Calculating Euclidean Distance in Ruby
Euclidean distance is often used in conjunction with the k-means algorithm. Remember your pythagorean theorem from high school geometry? Euclidean distance is the same theorem but across N dimensions.
For example, you can calculate the distance between two points in 2D, 3D space, 4D space, and more. Let's start with a 2D example.
In the line chart above, you can see we have two data points. The first has a value of 1 for X and 3 for Y. The second has a value of 4 for X and 1 for Y.
If we were in high school geometry, we would draw lines to convert this to a triangle. Then we'd label lines A, B, and C.
Once we know those are labeled A and B, we can give them values for the length of their lines. In the chart above, A has a length of 2 and B has a length of 3.
With that information we can calculate the length of line C (the connecting line)
with the following pythagorean formula
sqrt(A^2 + B^2) = C.
Plugging in the numbers we get
sqrt(2^2 + 3^2) = C, which becomes
sqrt(4 + 9) = C, which subsequently becomes approximately
3.605 = C.
You could have also written the formula like the following.
point1 = [1,3] point2 = [4,1] distance = sqrt( (1-4)^2 + (3-1)^2 )
Making sense? You just used Euclidean distance to calculate the distance between two points in 2D space.
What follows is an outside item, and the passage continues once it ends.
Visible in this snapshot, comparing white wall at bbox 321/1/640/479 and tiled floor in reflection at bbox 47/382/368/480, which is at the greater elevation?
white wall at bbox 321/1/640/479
Let's try it in 3 dimensions next.
In 3 dimensions, we can model our vectors as an array of 3 numbers rather than 2 numbers. [X,Y] becomes [X,Y,Z]. Let's build off the top of our last example, but add the 3D value Z.
point1 = [1,3,2] point2 = [4,1,4] distance = sqrt( (1-4)^2 + (3-1)^2 + (2-4)^2 )
That's it! All we had to do was add the 3rd dimension to the distance
(2-4)^2). Adding a 4th dimension is the same.
point1 = [1,3,2,8] point2 = [4,1,4,9] distance = sqrt( (1-4)^2 + (3-1)^2 + (2-4)^2 + (8-9)^2)
From here, you can follow that pattern to add N dimensions as necessary for your k-means algorithm.